* [TO DO]:
[a] Name every country mentioned in the Centillium Communications article.
[b] Please retype the Centillium Communications article from "Red Herring Magazine" up to and including "from that source.", with no changes.
[c] Write what comes next in the Centillium Communications article, starting after its final sentence.

* [EXTRACT TO READ]:
****************************************

Red Herring Magazine Sept 19, 2001
herring.com
[Snip] CENTILLIUM COMMUNICATIONS The first of our picks owes most of its success to its international focus. Centillium Communications (Nasdaq: CTLM), a maker of chip sets for DSL providers, has a near-total domination of Japan's DSL market. Japan's specification for DSL is subtly but crucially different than that in Europe or the United States, and Centillium has virtually a 100 percent market share for the so-called asymmetric DSL Annex C that's specific to Japanese infrastructure. Ninety-seven percent of Centillium's $120 million in trailing 12-month revenue comes from that source.
That market is still growing fast. While Japan had only 300,000 DSL subscribers as of early July, it added 110,000 in June alone. Consider, too, that South Korea has 3.5 million DSL subscribers and Japan has nearly three times the population of South Korea; the potential upside is enormous. "There's a fear of a slowdown in Japan because we've seen a slowdown in U.S. subscriptions," says Cody Acree, a senior analyst at Frost Securities. "But those fears are misguided."

****************************************

* [DATA SECTION]:
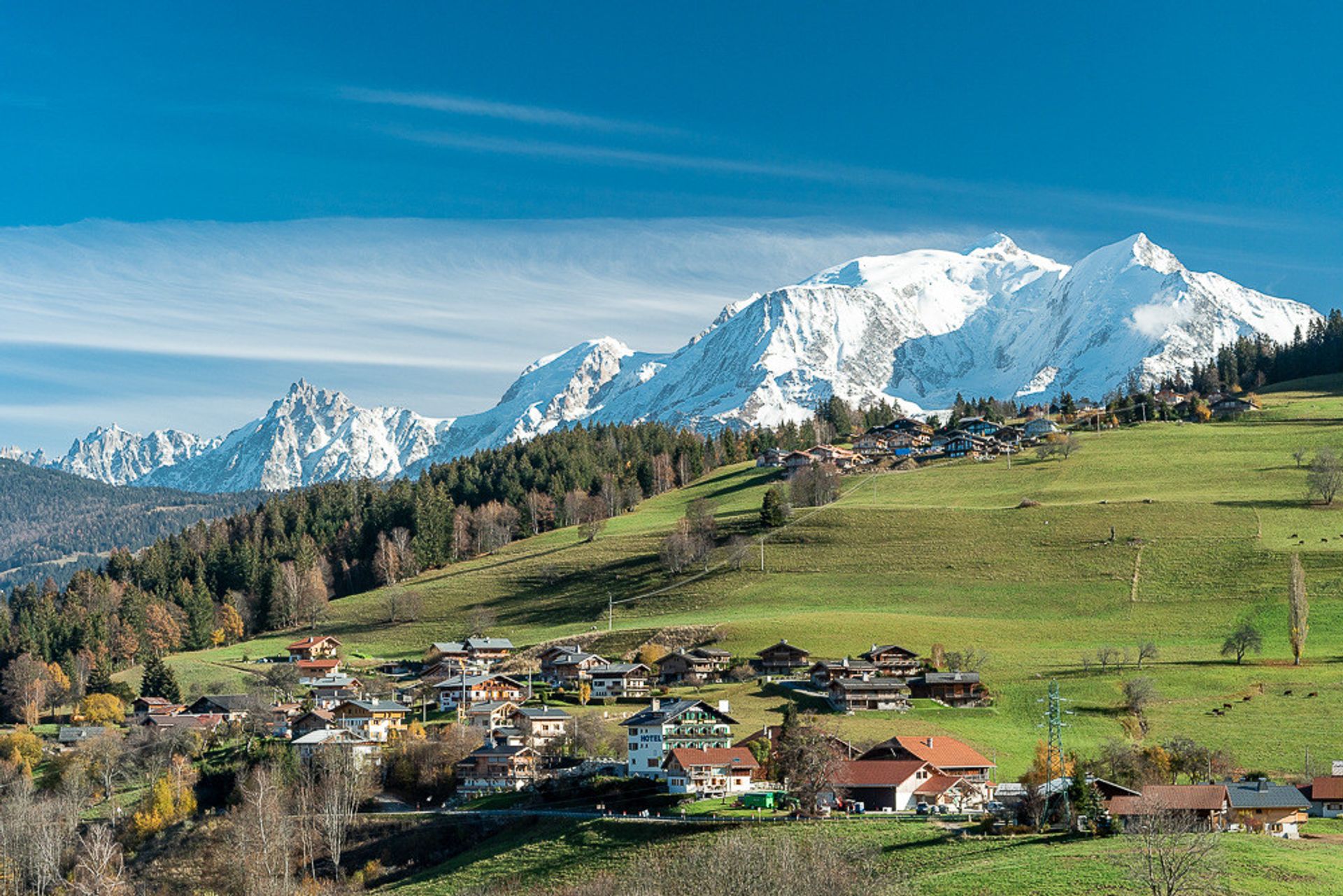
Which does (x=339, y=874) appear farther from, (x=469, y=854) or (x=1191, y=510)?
(x=1191, y=510)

****************************************

* [ANSWERS FOR THIS EXERCISE]:
[a] Japan, the United States, South Korea

[b]
Red Herring Magazine Sept 19, 2001
herring.com
[Snip] CENTILLIUM COMMUNICATIONS The first of our picks owes most of its success to its international focus. Centillium Communications (Nasdaq: CTLM), a maker of chip sets for DSL providers, has a near-total domination of Japan's DSL market. Japan's specification for DSL is subtly but crucially different than that in Europe or the United States, and Centillium has virtually a 100 percent market share for the so-called asymmetric DSL Annex C that's specific to Japanese infrastructure. Ninety-seven percent of Centillium's $120 million in trailing 12-month revenue comes from that source.

[c]
Centillium draws the remaining 3 percent sliver of its revenue from a burgeoning new business, chip sets that enable the sending of voice over IP (VoIP). Centillium began shipping samples of its Entropia chips a year ago, and the company expects that VoIP chip sets will make up 20 to 30 percent of its 2002 revenue -- a favorable development given the new products' higher margins. "Centillium has the most dense, high-performance technology," says Jeremy Bunting, an analyst at Thomas Weisel Partners. "It's just a question of when the next generation of equipment ramps up and the service providers upgrade."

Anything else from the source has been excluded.